● **Text shown**

In my team (also non-programmers) we're going for Google Docs in a folder structure. It's straightforward enough for most people and has all essential features. And my company went for G Suite so that fits well.

I just wished Google had a tool (or view in Docs) to make a note rather than a letter-type document. More like Dropbox Paper, less like Word. At least to get rid of the paper width and page separation.

For companies going for Office 365, Onenote is probably the best choice.


We do not use Notion where I work, but if I were doing something today I'm not sure why I'd pick anything else.

Primary reasons: Pages are easily created, can easily create templates for pages (reduce friction, increase consistency), easily shared among many people, and their "databases" feature which makes structuring all those pages much easier.

e.g. Have team meetings? Create a meetings database and change the default "new page" template to one with all the required areas to cover. Add some fields in the database for the date, who is in the meeting, where it took place, or whatever else is relevant.

If you keep projects in Notion you can link between databases and to other pages within the same database to provide links to relevant projects. Looking up all meetings referring to a project is as easy as filtering for all meetings with that page.


My issue with notion is that it doesn't support sharing PDFs/PPTs besides sharing the entire page. I'd like for it to backup my PDFs which is does onto AWS... but the links are gigantic (2k characters) and expire.

● **Extracted records**
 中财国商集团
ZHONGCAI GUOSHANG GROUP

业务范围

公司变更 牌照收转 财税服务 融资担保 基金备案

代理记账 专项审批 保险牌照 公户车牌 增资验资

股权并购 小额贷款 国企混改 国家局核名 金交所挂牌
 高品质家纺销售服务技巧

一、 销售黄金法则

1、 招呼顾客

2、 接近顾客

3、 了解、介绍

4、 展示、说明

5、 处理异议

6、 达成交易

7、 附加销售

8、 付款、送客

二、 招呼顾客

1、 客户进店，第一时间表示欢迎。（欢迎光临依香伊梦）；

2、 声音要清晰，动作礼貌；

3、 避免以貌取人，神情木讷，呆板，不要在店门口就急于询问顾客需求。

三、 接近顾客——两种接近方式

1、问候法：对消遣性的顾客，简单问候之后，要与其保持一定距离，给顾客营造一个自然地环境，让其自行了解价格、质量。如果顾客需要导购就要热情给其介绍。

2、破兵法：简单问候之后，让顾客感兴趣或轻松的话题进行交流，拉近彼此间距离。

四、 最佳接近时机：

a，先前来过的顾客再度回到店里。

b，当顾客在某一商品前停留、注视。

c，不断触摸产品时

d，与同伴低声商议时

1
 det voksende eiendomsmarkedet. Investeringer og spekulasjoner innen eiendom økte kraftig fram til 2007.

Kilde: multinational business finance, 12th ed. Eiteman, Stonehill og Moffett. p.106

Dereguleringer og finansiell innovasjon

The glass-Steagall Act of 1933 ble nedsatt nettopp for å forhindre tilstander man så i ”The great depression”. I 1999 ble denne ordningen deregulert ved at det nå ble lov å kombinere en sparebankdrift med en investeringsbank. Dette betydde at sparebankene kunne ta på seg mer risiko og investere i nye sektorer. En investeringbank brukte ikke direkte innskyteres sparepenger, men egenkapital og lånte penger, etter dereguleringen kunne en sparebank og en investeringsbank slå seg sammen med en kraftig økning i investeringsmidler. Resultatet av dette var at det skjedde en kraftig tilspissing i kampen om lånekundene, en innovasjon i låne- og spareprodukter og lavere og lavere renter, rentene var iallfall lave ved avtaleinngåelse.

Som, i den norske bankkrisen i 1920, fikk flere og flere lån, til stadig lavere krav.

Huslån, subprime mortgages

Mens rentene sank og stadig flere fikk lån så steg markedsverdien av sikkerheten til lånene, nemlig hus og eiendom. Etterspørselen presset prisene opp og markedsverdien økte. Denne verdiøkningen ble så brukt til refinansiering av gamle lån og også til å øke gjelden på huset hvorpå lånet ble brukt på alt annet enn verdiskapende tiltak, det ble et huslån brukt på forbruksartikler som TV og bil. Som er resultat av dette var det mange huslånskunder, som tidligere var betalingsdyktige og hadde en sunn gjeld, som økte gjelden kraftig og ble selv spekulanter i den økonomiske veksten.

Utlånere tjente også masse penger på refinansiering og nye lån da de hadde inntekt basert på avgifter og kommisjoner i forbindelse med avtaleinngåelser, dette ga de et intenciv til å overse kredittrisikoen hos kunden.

● **Your instructions**
In the text about team note-taking tools, which tool is called probably the best choice for companies going for Office 365?

● **Problem solution**
Onenote